─── Data supplied

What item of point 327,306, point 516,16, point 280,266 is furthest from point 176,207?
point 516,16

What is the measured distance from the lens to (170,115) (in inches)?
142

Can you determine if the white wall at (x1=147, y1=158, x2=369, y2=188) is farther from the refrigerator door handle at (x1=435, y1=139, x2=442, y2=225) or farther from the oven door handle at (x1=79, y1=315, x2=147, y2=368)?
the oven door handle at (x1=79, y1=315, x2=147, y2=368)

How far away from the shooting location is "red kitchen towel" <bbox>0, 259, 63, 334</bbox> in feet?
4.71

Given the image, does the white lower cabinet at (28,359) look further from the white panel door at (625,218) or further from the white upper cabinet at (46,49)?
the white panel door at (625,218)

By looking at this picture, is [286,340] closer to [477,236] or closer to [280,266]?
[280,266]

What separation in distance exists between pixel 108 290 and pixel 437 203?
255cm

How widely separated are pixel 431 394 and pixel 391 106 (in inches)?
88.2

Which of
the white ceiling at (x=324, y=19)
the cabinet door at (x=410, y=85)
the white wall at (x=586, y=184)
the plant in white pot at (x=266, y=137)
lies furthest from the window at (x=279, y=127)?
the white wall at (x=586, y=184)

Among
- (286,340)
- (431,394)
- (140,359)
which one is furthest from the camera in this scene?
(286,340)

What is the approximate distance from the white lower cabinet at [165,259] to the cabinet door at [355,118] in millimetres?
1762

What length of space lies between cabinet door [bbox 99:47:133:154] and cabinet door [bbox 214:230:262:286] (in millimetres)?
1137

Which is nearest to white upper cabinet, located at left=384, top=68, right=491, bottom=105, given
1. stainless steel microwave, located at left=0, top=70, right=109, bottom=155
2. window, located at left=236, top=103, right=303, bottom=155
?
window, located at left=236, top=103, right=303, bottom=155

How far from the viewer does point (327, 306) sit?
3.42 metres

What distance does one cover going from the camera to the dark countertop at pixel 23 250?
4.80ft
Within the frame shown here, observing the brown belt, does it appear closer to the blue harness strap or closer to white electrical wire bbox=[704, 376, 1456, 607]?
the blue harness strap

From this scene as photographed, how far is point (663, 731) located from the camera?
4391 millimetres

──────

Exercise task: Print the stretch of lines from the one containing "How far from" through the end of the rows, reproducing them with no changes.

Worked solution:
How far from the viewer does point (327, 306) sit?
3.42 metres

What distance does one cover going from the camera to the dark countertop at pixel 23 250?
4.80ft
Within the frame shown here, observing the brown belt, does it appear closer to the blue harness strap or closer to white electrical wire bbox=[704, 376, 1456, 607]?
the blue harness strap

From this scene as photographed, how far is point (663, 731) located from the camera?
4391 millimetres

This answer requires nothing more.